Photo: Courtesy of Freeform.
In terms of equal representation on TV, there's still a long way to go. But the news isn't all doom and gloom — a new report from GLAAD predicts that the 2017-2018 TV season will include record numbers of LGBTQ TV characters.
The organization's "Where We Are on TV" report predicts that during the current TV season, 6.4% of series regular roles will be LGBTQ characters.
In terms of broadcast TV, The CW fared best for LGBTQ representation, with 11% of its characters falling into the category. 10 percent of Fox characters, 5.3% of NBC characters, 5% of ABC characters, and 4.2% of CBS characters were defined as LGBTQ by GLAAD. Those figures were higher on cable TV, with the highest percentage of LGBTQ characters among cable networks appearing on Freeform.

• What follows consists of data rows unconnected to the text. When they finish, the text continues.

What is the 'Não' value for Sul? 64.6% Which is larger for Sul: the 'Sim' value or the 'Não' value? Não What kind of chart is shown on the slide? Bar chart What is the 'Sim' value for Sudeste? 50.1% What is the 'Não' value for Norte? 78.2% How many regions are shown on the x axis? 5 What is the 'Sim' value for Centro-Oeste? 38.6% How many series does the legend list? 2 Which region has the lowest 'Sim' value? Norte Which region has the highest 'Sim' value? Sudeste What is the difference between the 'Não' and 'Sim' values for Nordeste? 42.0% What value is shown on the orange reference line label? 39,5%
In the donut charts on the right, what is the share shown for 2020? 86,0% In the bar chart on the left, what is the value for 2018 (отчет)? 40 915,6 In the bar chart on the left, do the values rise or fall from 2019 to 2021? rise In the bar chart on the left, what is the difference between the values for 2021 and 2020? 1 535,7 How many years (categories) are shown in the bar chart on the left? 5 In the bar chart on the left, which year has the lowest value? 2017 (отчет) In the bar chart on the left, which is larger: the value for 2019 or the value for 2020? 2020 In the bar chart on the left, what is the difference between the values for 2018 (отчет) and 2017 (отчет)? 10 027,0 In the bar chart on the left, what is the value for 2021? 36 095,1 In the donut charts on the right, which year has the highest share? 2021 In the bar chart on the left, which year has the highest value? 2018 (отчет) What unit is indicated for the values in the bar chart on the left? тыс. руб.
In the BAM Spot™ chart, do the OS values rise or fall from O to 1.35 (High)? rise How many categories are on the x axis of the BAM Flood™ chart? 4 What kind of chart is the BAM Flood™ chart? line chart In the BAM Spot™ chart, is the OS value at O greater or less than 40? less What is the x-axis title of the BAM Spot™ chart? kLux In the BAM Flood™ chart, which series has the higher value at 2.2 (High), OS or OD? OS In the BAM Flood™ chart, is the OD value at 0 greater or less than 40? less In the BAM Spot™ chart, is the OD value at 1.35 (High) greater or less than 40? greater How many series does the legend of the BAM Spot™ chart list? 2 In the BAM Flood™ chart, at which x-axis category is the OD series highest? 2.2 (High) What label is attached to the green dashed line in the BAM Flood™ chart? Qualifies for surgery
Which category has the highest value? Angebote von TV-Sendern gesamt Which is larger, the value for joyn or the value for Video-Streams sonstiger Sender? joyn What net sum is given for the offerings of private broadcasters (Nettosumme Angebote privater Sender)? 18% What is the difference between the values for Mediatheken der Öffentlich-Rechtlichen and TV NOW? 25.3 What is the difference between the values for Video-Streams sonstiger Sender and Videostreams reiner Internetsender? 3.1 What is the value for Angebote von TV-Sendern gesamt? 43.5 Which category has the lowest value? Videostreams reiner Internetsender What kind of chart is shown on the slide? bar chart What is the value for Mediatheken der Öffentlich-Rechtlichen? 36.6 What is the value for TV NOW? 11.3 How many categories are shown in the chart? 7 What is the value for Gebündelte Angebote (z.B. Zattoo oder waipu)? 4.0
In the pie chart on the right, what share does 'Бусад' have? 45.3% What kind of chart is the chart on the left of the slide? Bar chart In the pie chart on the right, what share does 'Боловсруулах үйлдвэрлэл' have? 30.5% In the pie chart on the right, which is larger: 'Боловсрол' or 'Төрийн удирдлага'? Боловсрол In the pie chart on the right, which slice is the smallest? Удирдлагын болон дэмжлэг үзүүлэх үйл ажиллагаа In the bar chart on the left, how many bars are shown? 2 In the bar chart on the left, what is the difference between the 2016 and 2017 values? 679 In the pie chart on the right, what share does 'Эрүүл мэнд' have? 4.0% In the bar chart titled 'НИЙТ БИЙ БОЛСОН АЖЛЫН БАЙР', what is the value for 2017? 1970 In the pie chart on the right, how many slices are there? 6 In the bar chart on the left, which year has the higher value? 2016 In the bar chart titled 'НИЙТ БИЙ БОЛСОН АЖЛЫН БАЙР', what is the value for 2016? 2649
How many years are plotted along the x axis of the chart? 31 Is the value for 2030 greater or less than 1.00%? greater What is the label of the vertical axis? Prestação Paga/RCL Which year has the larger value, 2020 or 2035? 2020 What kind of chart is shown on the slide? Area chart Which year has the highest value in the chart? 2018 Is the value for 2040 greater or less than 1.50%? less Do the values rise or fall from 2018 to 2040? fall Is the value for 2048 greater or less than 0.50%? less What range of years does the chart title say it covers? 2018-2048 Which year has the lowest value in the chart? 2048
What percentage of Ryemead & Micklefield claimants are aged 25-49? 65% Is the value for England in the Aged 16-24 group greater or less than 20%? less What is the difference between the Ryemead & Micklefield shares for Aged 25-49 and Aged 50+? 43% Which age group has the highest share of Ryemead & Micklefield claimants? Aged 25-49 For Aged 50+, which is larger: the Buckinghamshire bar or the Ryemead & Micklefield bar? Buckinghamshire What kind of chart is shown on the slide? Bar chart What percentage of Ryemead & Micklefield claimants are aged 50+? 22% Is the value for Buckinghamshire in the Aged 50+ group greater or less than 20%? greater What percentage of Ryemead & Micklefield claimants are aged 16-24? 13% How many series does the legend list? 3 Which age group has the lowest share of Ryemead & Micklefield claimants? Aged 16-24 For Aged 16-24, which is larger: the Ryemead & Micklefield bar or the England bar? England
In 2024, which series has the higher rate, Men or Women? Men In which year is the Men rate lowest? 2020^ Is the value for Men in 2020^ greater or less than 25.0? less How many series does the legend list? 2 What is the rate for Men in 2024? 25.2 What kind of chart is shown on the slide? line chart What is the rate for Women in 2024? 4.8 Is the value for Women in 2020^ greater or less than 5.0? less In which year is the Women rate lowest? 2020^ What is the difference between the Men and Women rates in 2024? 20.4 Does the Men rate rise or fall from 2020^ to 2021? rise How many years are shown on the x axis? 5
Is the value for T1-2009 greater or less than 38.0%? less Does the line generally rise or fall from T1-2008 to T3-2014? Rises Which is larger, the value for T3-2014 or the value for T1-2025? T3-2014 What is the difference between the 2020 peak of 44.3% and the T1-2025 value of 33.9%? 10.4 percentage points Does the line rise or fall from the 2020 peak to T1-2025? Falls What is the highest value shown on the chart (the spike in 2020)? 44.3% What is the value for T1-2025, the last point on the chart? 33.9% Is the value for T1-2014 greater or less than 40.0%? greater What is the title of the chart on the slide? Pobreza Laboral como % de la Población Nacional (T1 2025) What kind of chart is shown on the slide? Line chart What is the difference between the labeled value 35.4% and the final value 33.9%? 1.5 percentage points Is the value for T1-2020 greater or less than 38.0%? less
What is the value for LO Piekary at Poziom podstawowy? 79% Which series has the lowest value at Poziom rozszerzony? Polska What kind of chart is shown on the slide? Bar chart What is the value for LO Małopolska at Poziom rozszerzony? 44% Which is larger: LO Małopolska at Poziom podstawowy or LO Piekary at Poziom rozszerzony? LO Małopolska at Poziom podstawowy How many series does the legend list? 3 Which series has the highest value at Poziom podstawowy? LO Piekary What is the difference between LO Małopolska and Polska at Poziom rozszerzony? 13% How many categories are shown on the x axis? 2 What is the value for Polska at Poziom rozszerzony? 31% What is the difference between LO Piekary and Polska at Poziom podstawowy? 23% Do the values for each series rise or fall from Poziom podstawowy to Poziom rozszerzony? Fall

GLAAD notes that in both broadcast TV and cable shows, the majority of LGBTQ characters are gay men. Still, there are a number of high-profile shows that offer other perspectives into sexuality. On Freeform, The Bold Type has been praised for its depiction of Kat's (Aisha Dee) sexual journey. The CW's Crazy Ex-Girlfriend featured an entire song dedicated to myths about bisexuality. And on ABC, How to Get Away with Murder's Annalise Keating has been in meaningful relationships with both men and women.
Plus, GLAAD points out, this is the first time it's been able to include asexual and non-binary characters. "While these identities have been depicted on screen before, those characters were often relegated to one-off episodes, which did not allow for nuanced exploration," GLAAD president Sarah Kate Ellis explains in the report's introduction. The report cites Shadowhunters' Raphael Santiago and Degrassi: Next Class's Todd as examples of asexual characters on TV.
GLAAD also encouraged The CW to explore Jughead's asexuality on Riverdale, as the character is asexual in the Archie comics.
"While the Jughead character is asexual in the Archie comics, The CW’s Archie series Riverdale is not yet telling this story," the report states. "GLAAD would like to see the series address this moving forward, as the ace community remains nearly invisible in media."